Len Jenkin, Vox Humana/Storm, acrylic, collage on canvas, 24 x 36 in

I know exactly what this is. This is pieces of language floating up out of a city scene. This is one of two parallel paintings. And my idea was the scene at the bottom is collage. And it's the kind of collage I like. That trolley coming at you is not actually there. I put it in and a lot of the neon signs I put in, so the collage has been messed with, but it's basically extended to the bottom there

Lee: I just love the way it connects to the language

Len: The language is just various phrases floating up out of people in these buildings. So it's just stuff out of people's mouths.

Lee. So this could be any time. So these people could be speaking at any time in history?


Len: It's not in my mind, it's not one voice. The things are separated. It's a bunch of different voices.

Lee: So, so it could be kind of the beyond time.?

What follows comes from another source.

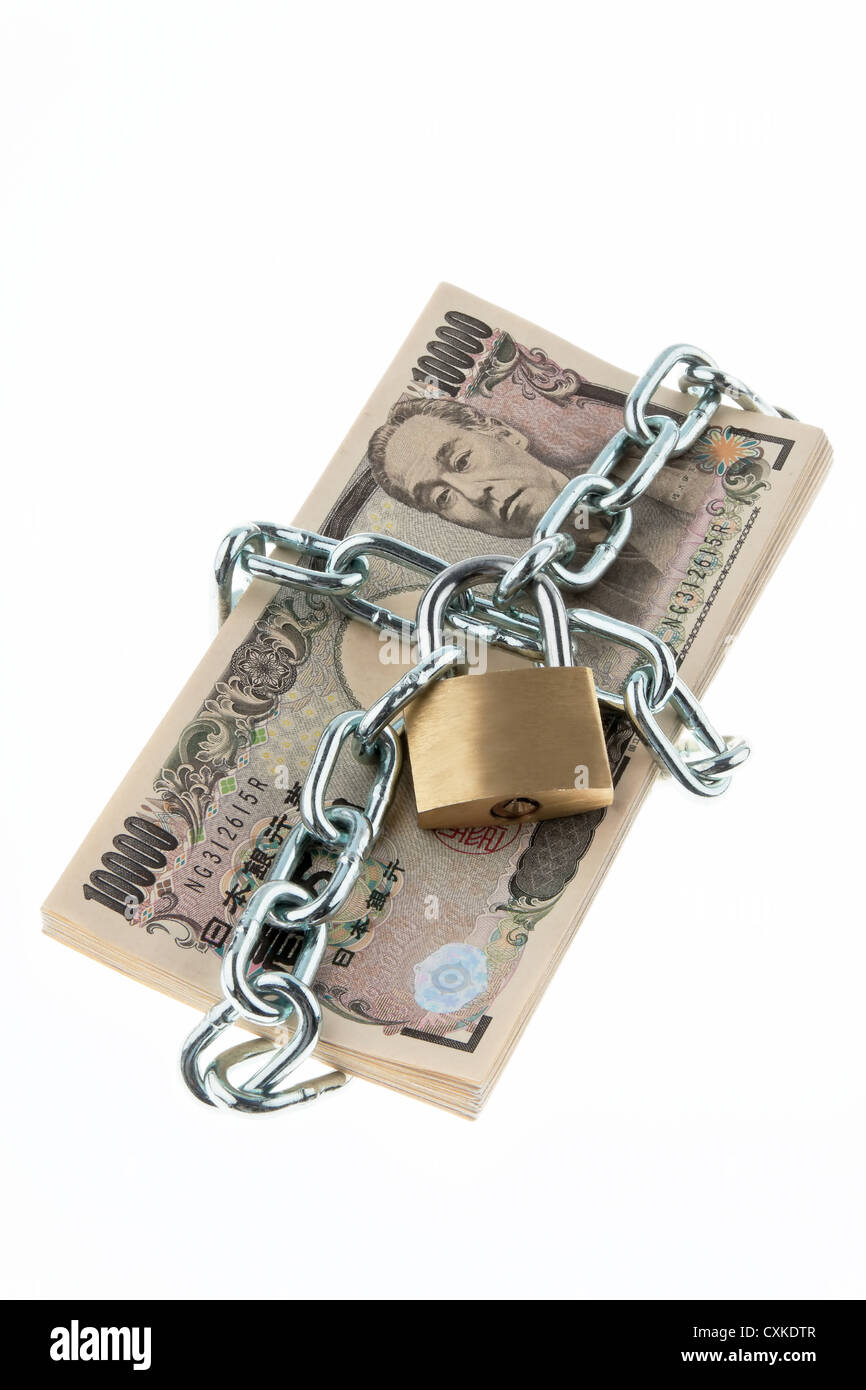Japanese yen notes with lock and chain Stock Photo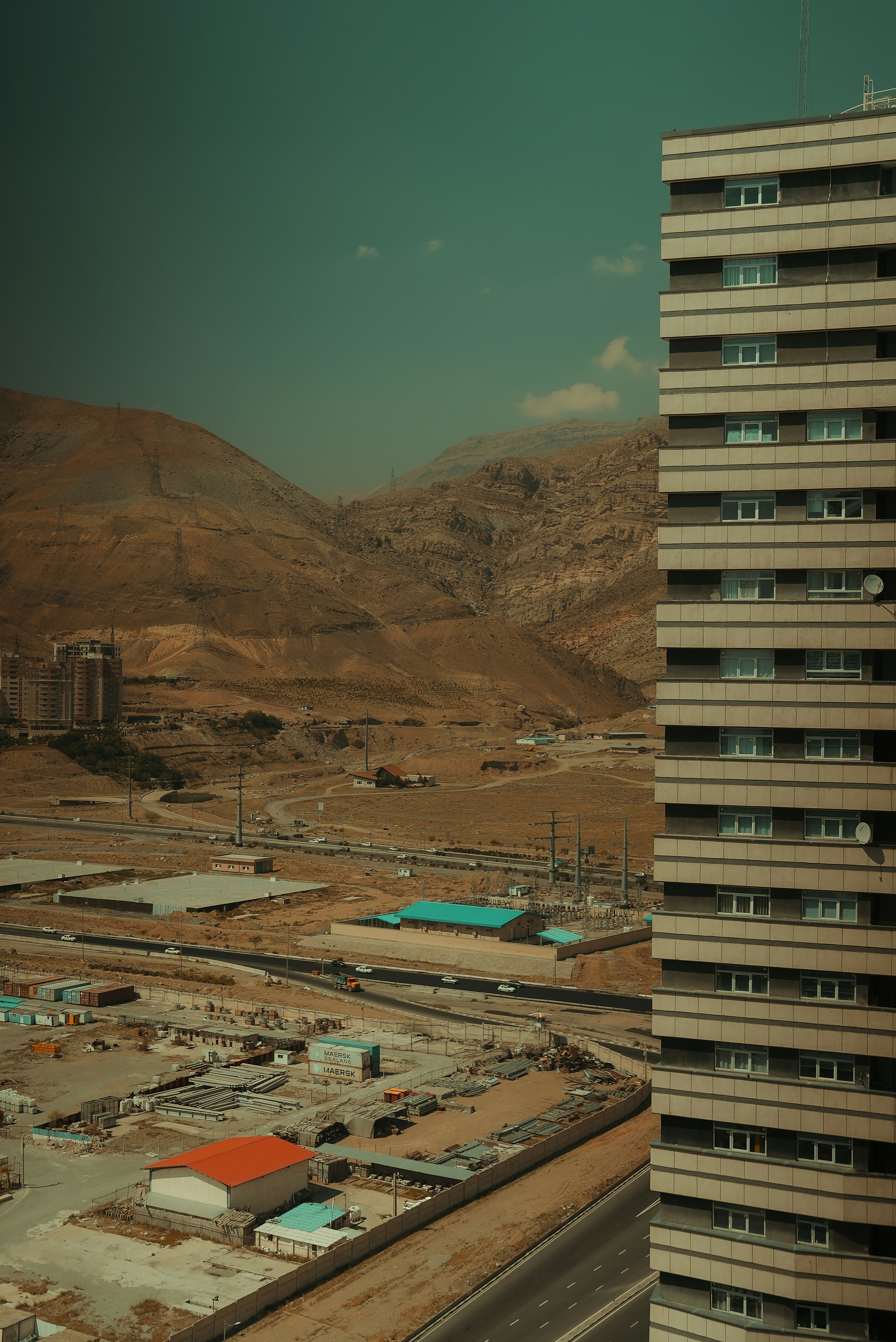 Building and mountains are visible in this landscape.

Len: It could very well be beyond time. It's just all kinds of people. And it could be different times, the person who is saying, take this 10, spot him at the desk. It's not the same person saying some of these nights. I mean, it's various voices and there's a parallel piece, which is basically the same cityscape with other voices in it.

Lee; So you have a gray sky and this one is quite interesting.

Len: The parallel one has a very intense red Twilight sky. Its called Vox Humana/Twilight

Lee: I have these unusual nightmares or dreams that come in. I think some of that reminds me of your work. These very strange dreams with very strange characters

How does this new work differ from your early, late eighties work?

Len: Much bigger, much bigger.

I think the thing for me to talk about is what I'm doing right now in my studio. I did for the first time a painting with just language. I mean many people have done this. Many artists had done this, but I was a writer for many years and I never did it. I've included language in a lot of paintings, but this thing is just language. It's just pink on black. it's just a story on the canvas . I think I'm going to do more of these. I like it. I like the way it looks. It's very simple. And it's interesting to me. So it's something I'm exploring.

Lee: Comment on your life during the pandemic

Len: Well, I'm, I'm not in a city the way you are. I live out in the country in the woods. So I see people when I go to town or go to the supermarket.I don't know a lot of people who've actually gotten COVID. I know friends of mine got the shots early and, but it's still, it's still very present., I think this is true everywhere. It's gotten very confusing about mask-wearing because everywhere I go, half the people are wearing masks and half a not, and it's a whole blurry thing

Lee: So when people were thinking that the COVID was over with, and then they stopped wearing the mask cause they were vaccinated.


Len: And supposedly now it's back and people need boosters. But, but I mean, because we live so quietly back here and I'm not in the streets of the city I feel pretty much the same. I mean, it affects me and I think about it and we don't go to restaurants very much and, and so on. And I haven't been to the city for a long time. I may start to go back there again.

Lee: So that's the thing with me, I'm in a situation where I am going to be moving I’m just maybe putting it on hold. I was in a downtown area today. It was desolate The coffee shop had closed permanently. It is an area that's usually vibrant but just didn't feel the same at all.

Len: Well, it's all much quieter everywhere. Right.